Stored data entries:

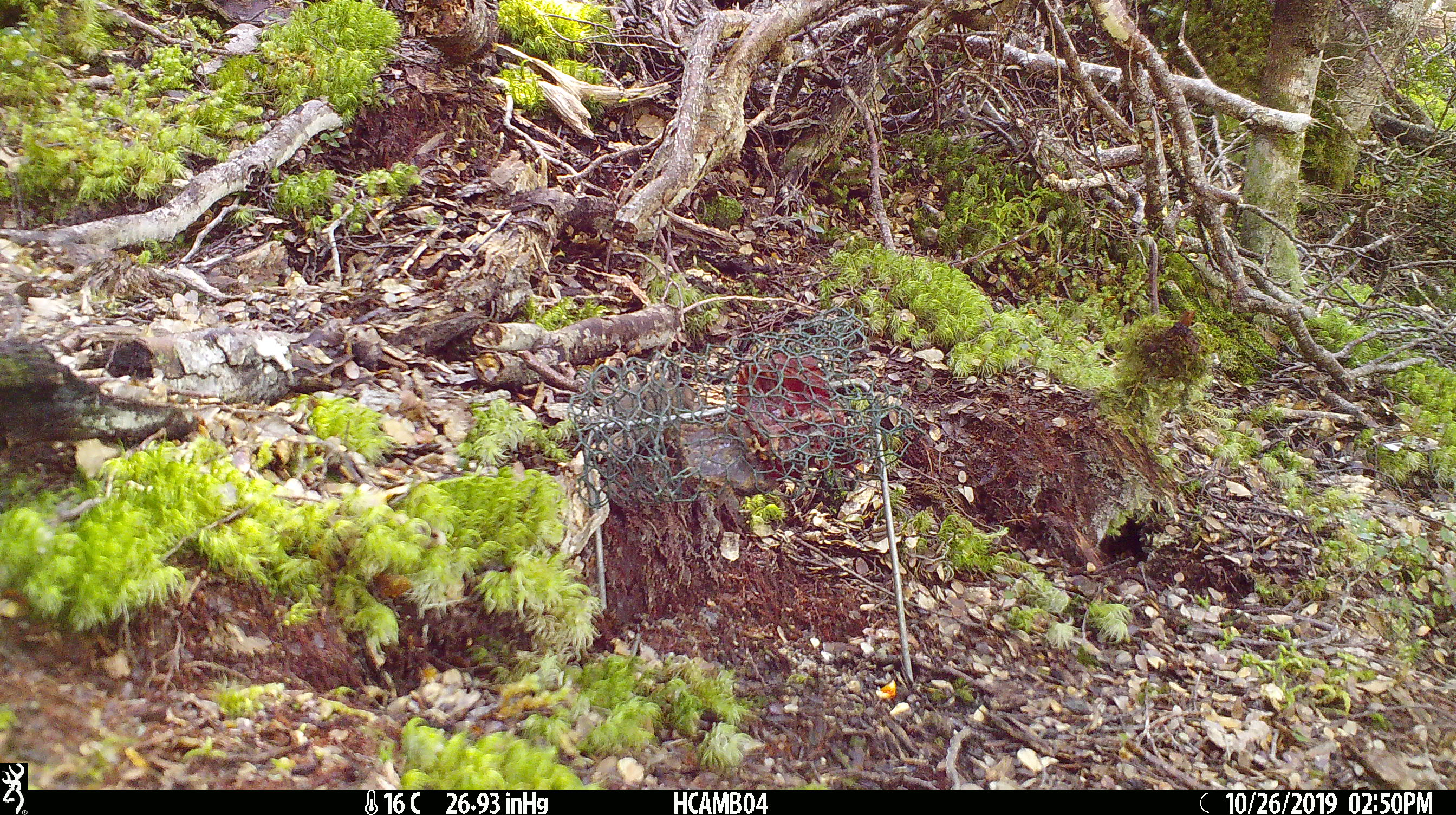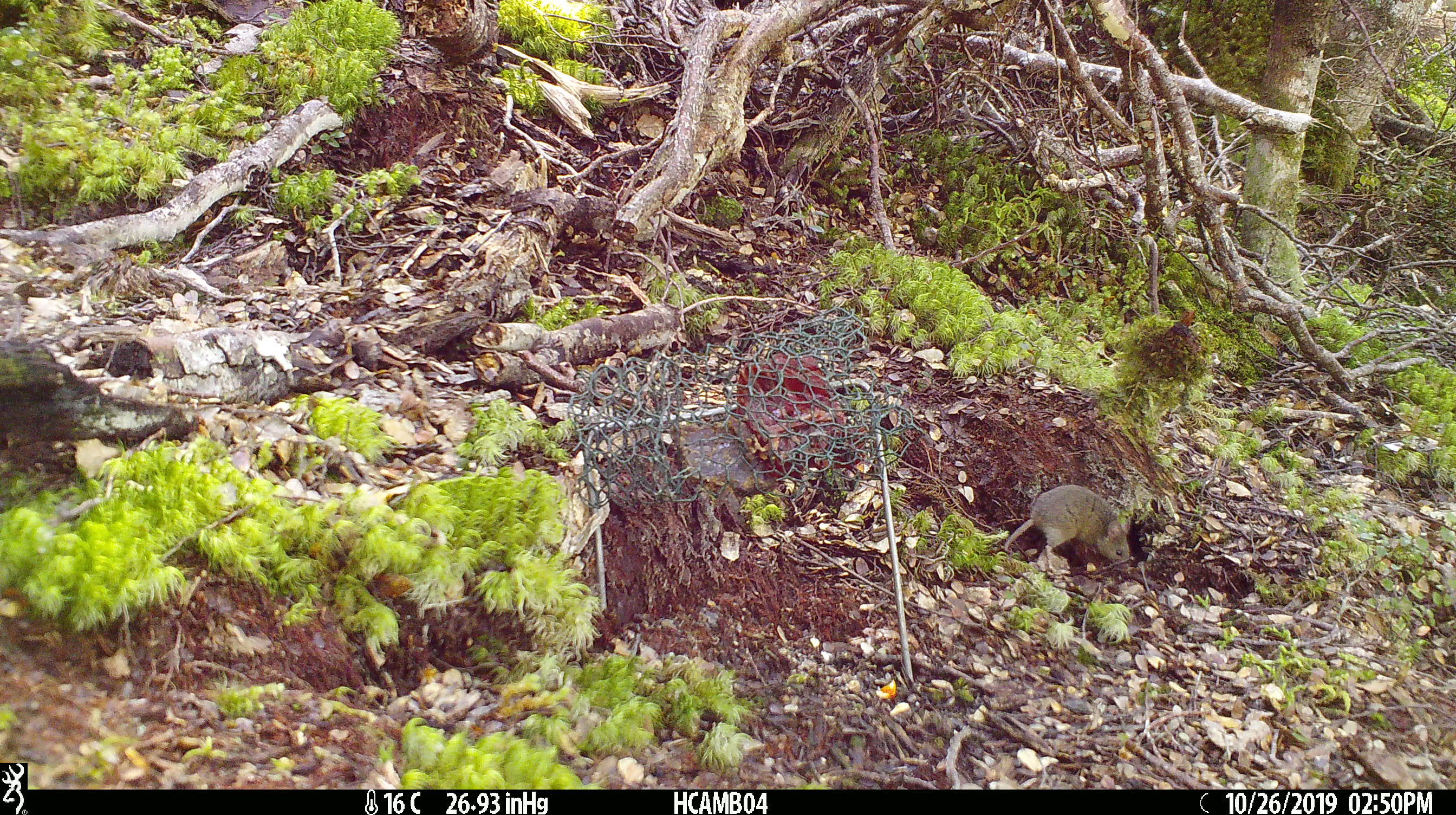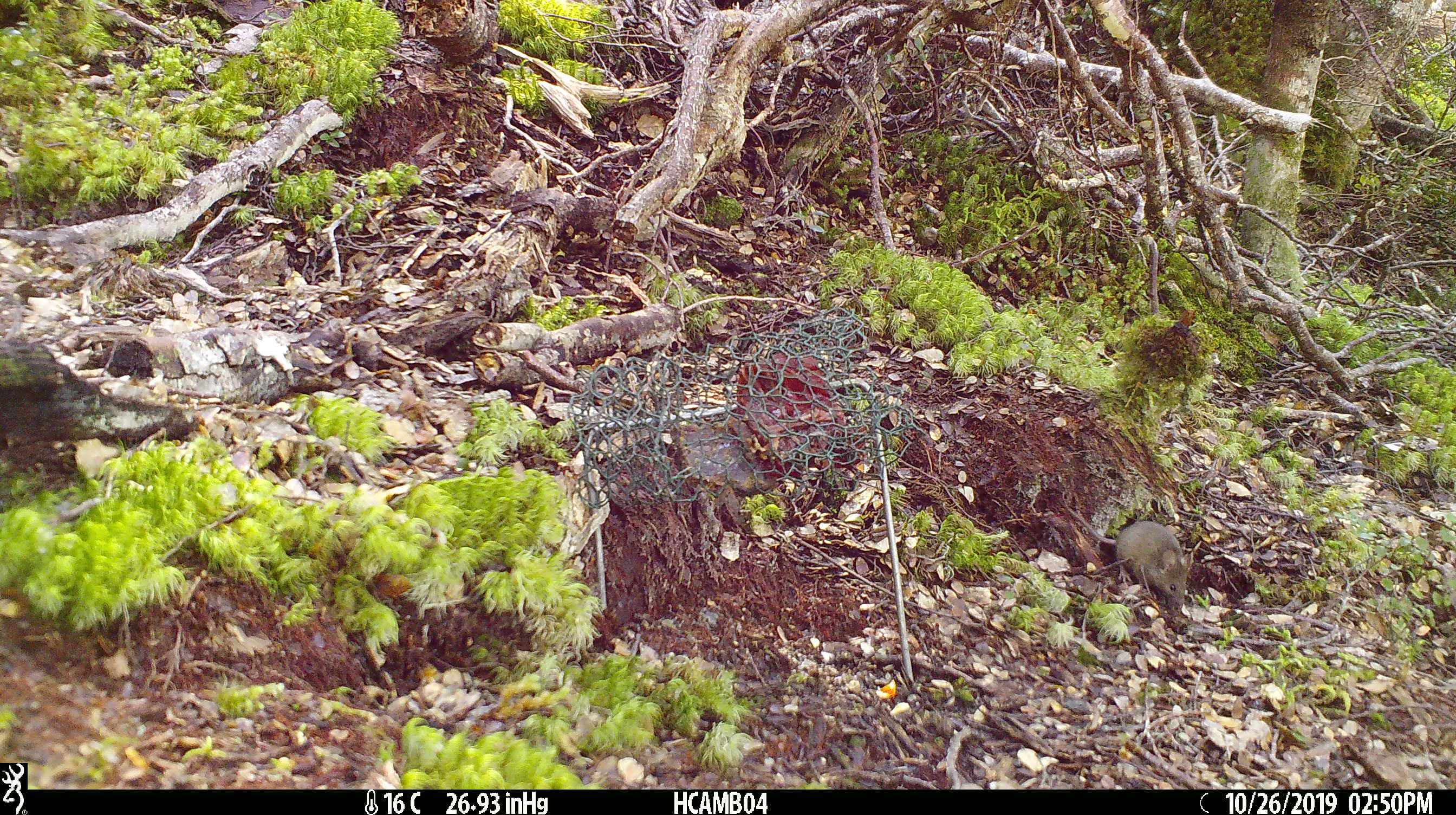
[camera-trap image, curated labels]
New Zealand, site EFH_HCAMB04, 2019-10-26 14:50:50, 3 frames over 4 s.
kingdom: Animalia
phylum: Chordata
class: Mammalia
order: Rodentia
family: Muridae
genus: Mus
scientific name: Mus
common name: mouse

=== EXERCISE PROMPT ===
Write out each line exactly, starting with the line that contains "phylum: Chordata" and stopping after the last line of the data.

=== TASK RESULT ===
phylum: Chordata
class: Mammalia
order: Rodentia
family: Muridae
genus: Mus
scientific name: Mus
common name: mouse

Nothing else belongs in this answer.